Scophthalmus maximus interleukin-1β limits Edwardsiella piscicida colonization in vivo

Interleukine-1 beta (IL-1 beta) is the first identified pro-inflammatory cytokine, which is cleaved by caspase-1 following the inflammasomes activation, playing critical roles in innate immunity. However, few studies have been performed to characterize the IL-1 beta in lower vertebrates. Herein, we distinguished the Scophthalmus maximus IL-1 beta (SmIL-1 beta) from three like sequences and found that SmIL-1 beta was cleaved by S. maximus caspase at a non-conserved Asp(86), then targeted to the plasma membrane.
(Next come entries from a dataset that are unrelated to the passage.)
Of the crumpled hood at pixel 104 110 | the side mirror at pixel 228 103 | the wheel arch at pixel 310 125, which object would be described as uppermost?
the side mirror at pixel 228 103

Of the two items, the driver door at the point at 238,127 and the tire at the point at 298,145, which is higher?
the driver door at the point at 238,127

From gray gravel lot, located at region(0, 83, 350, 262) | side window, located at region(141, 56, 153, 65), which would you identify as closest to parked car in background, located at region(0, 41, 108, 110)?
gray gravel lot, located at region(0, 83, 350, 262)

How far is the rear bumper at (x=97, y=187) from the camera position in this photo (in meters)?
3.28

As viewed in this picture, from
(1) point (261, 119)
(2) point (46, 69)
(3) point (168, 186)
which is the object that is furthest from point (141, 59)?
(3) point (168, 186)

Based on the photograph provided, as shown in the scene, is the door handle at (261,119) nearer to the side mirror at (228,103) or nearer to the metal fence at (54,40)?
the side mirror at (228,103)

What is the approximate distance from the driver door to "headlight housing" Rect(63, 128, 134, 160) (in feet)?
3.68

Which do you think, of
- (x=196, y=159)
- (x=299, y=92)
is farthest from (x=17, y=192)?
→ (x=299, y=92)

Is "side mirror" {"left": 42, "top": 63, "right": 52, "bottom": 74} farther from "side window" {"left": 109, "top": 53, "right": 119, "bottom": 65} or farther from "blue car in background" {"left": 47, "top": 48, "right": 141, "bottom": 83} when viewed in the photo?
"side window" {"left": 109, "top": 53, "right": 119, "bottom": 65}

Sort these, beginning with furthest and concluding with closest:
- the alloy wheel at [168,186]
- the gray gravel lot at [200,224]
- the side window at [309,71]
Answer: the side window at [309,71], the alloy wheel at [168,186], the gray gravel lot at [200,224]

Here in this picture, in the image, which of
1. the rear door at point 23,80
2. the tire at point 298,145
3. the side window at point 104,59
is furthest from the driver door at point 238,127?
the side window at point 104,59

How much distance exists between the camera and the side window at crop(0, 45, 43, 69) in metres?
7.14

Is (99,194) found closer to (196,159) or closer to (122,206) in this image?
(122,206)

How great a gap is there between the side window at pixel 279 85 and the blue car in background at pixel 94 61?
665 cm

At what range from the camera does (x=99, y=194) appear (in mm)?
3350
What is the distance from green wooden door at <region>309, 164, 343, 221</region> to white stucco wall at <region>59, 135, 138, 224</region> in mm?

Moreover, during the immersion infection of Edwardsiella piscicida, we found that E. piscicida were mainly colonized in gills at early time points and invaded to systemic sites after 5 days post infection, which was consistent with the dynamic up-regulated transcription of SmIL-1 beta. Furthermore, knockdown of SrnIL-1 beta promotes the bacterial colonization in gills at early time points and result into systemic colonization, while overexpression of SmIL-1 beta hampers the bacterial colonization in both spleen and kidney. Taken together, these data provide new insights into the molecular mechanisms of SmIL-1 beta and reveal its role in limiting bacterial infection in vivo, which will support the idea for better understanding the evolutionary of IL-1 beta functions in teleost.